Troppi. Troppi, troppi, troppi stronzi, diceva Cal mentre camminava sotto la pioggia. Si stava bagnando completamente ma la cosa gli piaceva: una specie di purificazione dell'anima.
Cal aveva paura. Di un sacco di cose. Della morte, della vita. Del futuro. E specialmente dell'amore.
E degli stronzi. Così, in generale. Come quel Filippo, il figaccione. Pippo si fa chiamare, quella merda. Col suo fisico asciutto e il capo calvo che pare una tetta senza capezzolo, e i vestiti eleganti e i rayban anche di notte. Si schiantasse.

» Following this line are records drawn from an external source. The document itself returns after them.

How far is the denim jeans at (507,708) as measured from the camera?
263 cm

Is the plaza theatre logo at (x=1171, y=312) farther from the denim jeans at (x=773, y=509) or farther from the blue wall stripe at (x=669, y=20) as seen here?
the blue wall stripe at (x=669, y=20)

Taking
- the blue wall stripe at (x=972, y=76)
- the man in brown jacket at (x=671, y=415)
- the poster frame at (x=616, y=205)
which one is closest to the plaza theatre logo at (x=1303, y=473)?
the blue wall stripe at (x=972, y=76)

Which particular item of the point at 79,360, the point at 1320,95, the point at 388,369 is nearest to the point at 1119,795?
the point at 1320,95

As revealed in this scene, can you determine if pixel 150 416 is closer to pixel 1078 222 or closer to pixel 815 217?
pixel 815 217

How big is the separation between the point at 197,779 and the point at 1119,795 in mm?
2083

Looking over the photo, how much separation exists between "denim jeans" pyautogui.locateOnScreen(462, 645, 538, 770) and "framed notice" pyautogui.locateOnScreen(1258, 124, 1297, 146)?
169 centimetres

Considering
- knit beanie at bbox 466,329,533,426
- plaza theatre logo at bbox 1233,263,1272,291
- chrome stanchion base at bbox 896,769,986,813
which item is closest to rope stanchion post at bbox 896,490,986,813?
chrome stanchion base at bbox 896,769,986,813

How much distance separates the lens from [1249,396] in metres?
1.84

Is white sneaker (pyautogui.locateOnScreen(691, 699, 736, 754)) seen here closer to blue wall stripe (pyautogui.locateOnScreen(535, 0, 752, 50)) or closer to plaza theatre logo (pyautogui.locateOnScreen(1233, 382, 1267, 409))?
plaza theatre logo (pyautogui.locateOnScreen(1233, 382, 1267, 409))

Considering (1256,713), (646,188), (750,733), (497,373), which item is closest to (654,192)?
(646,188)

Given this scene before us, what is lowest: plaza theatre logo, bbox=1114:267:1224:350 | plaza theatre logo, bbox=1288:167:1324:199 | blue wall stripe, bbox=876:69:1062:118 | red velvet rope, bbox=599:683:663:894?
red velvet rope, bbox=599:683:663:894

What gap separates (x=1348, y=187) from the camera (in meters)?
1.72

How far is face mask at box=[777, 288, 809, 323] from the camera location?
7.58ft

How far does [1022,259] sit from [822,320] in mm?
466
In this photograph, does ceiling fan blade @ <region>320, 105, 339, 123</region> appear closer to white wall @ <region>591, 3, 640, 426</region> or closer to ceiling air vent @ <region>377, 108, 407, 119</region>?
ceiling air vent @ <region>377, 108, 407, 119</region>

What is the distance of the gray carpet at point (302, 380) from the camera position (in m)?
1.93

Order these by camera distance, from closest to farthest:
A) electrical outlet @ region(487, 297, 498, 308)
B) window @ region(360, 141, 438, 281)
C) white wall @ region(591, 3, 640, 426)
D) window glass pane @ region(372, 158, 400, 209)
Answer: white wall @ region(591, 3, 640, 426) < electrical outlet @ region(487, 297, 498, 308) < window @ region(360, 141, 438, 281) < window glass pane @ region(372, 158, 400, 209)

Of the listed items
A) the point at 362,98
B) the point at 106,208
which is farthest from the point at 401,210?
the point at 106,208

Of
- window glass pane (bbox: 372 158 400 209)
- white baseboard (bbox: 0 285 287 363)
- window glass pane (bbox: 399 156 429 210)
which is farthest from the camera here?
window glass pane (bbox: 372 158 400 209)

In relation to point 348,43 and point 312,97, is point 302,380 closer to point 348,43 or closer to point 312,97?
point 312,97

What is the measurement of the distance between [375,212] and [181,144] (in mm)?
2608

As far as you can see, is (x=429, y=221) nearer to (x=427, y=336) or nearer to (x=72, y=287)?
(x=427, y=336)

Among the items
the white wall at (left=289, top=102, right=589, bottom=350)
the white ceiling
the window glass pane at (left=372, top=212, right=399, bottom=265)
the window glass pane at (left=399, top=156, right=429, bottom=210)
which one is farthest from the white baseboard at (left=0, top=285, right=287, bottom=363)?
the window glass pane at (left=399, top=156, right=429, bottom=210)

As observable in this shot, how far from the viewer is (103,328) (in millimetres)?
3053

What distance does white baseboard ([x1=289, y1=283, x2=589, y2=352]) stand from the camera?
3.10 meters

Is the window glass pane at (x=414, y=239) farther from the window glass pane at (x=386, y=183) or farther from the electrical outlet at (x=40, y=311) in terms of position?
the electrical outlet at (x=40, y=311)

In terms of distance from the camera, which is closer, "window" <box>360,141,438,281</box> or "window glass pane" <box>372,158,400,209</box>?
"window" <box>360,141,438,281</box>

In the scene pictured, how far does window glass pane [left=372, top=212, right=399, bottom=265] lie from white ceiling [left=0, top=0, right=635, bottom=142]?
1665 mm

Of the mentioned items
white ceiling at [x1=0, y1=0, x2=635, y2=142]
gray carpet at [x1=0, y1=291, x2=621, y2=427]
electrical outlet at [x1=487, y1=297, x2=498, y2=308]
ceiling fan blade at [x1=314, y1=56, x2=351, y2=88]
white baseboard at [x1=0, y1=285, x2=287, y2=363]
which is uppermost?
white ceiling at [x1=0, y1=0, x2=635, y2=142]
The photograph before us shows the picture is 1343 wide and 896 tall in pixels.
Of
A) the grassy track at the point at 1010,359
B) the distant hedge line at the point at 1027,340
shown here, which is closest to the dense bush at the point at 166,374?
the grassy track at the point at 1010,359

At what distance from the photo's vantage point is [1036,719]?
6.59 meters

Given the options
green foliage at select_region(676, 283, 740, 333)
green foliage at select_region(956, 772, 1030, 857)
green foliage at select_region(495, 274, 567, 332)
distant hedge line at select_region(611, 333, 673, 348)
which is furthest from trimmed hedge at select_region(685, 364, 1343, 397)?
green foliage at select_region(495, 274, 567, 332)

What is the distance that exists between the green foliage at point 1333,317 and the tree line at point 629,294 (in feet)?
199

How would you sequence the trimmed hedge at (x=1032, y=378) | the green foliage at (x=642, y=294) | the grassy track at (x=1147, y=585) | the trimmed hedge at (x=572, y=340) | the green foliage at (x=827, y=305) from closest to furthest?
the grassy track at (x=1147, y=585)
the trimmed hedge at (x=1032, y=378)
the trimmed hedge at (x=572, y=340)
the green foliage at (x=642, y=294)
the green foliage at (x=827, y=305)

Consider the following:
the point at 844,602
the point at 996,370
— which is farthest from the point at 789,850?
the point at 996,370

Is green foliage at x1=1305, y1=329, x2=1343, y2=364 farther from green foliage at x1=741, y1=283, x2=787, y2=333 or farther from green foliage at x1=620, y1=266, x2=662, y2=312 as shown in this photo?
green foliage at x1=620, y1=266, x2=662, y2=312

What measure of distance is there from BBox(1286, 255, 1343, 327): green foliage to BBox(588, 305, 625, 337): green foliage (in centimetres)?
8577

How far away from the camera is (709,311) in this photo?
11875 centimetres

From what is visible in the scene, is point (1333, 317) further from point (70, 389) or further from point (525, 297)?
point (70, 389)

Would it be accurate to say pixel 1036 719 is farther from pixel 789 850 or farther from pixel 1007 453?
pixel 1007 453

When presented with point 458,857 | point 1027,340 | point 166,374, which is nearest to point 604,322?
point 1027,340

Arrivò alla moto, bagnata quanto e più di lui. Due spugne nella vasca. Quando sentì il vibrare della sella fra i glutei, quella sensazione come di un piccolo orgasmo che risale lungo la spina dorsale, si sentì meglio. Anche i 3 Negroni aiutavano. Partì a manetta. E chissenefrega di radar e semafori. Svoltò verso il centro. Fanculo l'autostrada. Fanculo tutto. 3 di notte. Quando vide la vetrina illuminata a 100 metri sentì la rabbia montargli. Diede gas. Quando fu a 40 metri iniziò a urlare. E l'urlo sembrò sfondare la vetrina insieme alla moto e a Cal, per poi confondersi con quello dell'ambulanza. Lo trovarono ancora vivo. Neanche tanto malridotto, semiseppellito sotto un mucchio di occhiali da sole. Rideva.